Christians, of all people, should know the hard truths of the Cross as part of our very being, our spiritual DNA and our heritage.  And yet, as it is now, so it seems to have been in all ages, that there has been a tendency to try to tame God, to make the Cross of death—foolishness, says Paul, and not just to the Greeks—more palatable, to hang the “Welcome All” banner high, while we hide the “Beware, Sure Death Ahead” banner in some back closet. So in the early Church even Peter wanted to dilute the strong medicine of the Gospel so that it did not offend pious Jews.  Or, for a thousand years, the Church of European Christendom, as another example, wanted both worldly power and wealth and yet wanted to claim as its Lord an itinerant preacher crucified as a common criminal. More recently, Dietrich Bonhoeffer, the German pastor martyred for resistance to Hitler, faced cowardice and compromise in dealing with the German national church, which acquiesced and cooperated with the Third Reich.  But Bonhoeffer would have none of it, and so echoed both Jesus and Paul in his Cost of Discipleship: “When Christ calls a man, he bids him come and die.” Indeed, in a phrase that we would do well to remember and circulate, Bonhoeffer called the attitude of too many churches and Christians in his day “cheap grace,” and he prophetically called the churches back to “costly grace.” He would know: his life ended at age 39, at the wrong end of a hangman’s noose in 1945.

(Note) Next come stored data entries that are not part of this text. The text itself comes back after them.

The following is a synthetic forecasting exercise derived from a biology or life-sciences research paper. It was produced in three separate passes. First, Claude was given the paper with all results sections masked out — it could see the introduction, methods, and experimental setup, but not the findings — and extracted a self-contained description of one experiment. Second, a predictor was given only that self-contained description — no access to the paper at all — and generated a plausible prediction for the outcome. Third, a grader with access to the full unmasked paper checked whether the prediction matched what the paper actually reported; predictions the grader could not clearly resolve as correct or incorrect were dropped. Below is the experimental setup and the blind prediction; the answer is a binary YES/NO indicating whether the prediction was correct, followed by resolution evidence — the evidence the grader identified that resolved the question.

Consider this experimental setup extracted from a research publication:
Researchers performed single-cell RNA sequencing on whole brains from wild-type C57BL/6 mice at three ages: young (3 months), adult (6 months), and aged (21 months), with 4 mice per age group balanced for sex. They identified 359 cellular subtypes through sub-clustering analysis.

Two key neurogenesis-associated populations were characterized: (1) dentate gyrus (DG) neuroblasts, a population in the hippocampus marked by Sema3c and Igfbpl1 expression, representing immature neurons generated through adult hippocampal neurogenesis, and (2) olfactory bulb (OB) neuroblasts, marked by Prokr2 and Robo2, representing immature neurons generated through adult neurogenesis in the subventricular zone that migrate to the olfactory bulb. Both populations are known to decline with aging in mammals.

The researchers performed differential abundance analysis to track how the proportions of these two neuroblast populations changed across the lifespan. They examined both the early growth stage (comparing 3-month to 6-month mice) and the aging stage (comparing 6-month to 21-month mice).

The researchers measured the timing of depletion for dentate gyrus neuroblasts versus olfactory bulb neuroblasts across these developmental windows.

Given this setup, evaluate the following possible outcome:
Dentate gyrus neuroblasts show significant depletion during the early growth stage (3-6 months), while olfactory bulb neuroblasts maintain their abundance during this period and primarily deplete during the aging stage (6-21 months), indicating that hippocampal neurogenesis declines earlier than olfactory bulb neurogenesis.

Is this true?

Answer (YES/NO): YES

I sometimes wish that, once in a while, maybe every Lent and Holy Week, the churches would replace all the crosses on all the walls and over all the altars with symbols of guillotines, or gallows, or electric chairs:  instruments of execution, all.  Maybe if Christians started wearing small gold gallows around their necks and hanging plastic guillotines on their rear-view mirrors, we would make our point more bluntly for this blunt age, and along the way might start to remember again what is the meaning and power of the Cross.

Our friends the addicts, by remembering what they went through to get sober and sane—by their daily affirmation that they are, for one more day, powerless over alcohol and addiction and wholly dependent upon the grace of God—remind us Christians that there is no easier, softer way than the way of the surrender and death.  But they also remind us, with resurrection-like stories, what new life really looks like.

About Kelly Clark

I am a convinced, if not very virtuous, Christian, recovering from alcohol abuse and many other addictions, and have been working a program of recovery consistently for over nineteen years-- since I blew my life up with chaos and crimes and hurt many people I loved. I am active in 12 Step Fellowships, sponsoring several men and attending several meetings each week. I expect to finish a Masters of Divinity in the Fall of 2011, and soon will begin a discernment process in my church about possible ordained ministry. In my day job, I am a trial attorney, representing adult victims of childhood sexual abuse.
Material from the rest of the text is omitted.